Wednesday 31 January 2018, 16.00-17.15 (to be followed by drinks reception)
School of Earth and Environment, seminar rooms 8.119
Prof Jan Minx, Priestley Chair in Climate Change and Public Policy
The need for big data, systematic review and social science and humanities techniques
Priestley Centre/SRI joint seminar

This seminar will be of interest to those interested in climate science, scientific assessments, informing policy, big data, applying social sciences and humanities methodologies to climate challenges, and systematic reviews.


There has been much debate about the assessment process of the Intergovernmental Panel on Climate Change (IPCC). Yet two of the most fundamental challenges that directly threaten the ability of the IPCC to fulfil its mandate have been largely neglected so far. Firstly, the magnitude and rapid expansion of the climate change literature makes it increasingly impossible for the IPCC to conduct comprehensive and transparent assessments without major innovations in assessment practices and tools. Secondly, the structure, organization and scientific practices across the social sciences and humanities prohibit systematic learning on climate change solutions and increasingly limit the policy-relevance of IPCC assessments. We highlight the need for responses along three avenues to prepare the IPCC for continued success in the future: 1) IPCC assessments must make better use of big-data methods and available computational power to assess the growing body of literature and ensure comprehensiveness; 2) systematic review practices need to be enshrined into IPCC procedures to ensure adequate focus and transparency in its assessments; 3) a synthetic research culture needs to be established in the social sciences and humanities in order to foster knowledge accumulation and learning on climate solutions in the future. As policymakers become more interested in understanding solutions, the future prospects of global environmental assessment enterprises will depend heavily on a successful transformation within the social sciences and humanities towards systematic knowledge aggregation.

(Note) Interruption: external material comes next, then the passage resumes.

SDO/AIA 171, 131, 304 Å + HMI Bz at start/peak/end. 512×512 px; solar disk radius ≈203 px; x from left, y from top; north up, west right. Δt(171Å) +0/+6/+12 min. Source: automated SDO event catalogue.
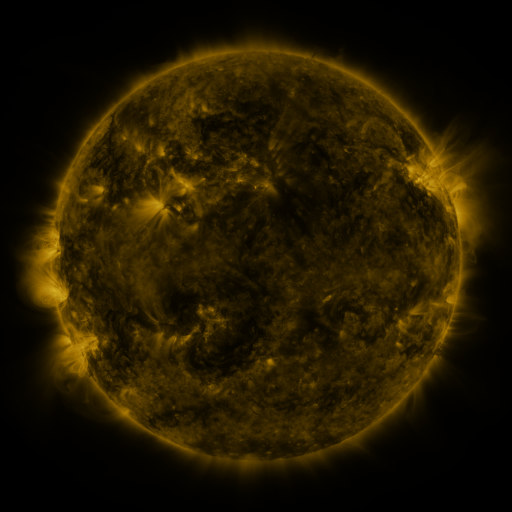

Jan Minx is the new Chair for Climate Change and Public Policy at the Priestley International Centre for Climate. He also heads the research group for Applied Sustainability Science at the Mercator Research Institute on Global Commons and Climate Change in Berlin. Before coming to Leeds Jan was Professor for Science-Policy and Sustainable Development at the Hertie School of Governance and worked for Technical University Berlin as well as Stockholm Environment Institute. During its fifth assessment cycle he headed the Technical Support Unit of the Intergovernmental Panel on Climate Change (IPCC) Working Group 3 on climate change mitigation and served in various author functions during that time. Jan holds a MSc in Environmental Economics and a PhD in Environmental Economics and Management from the University of York.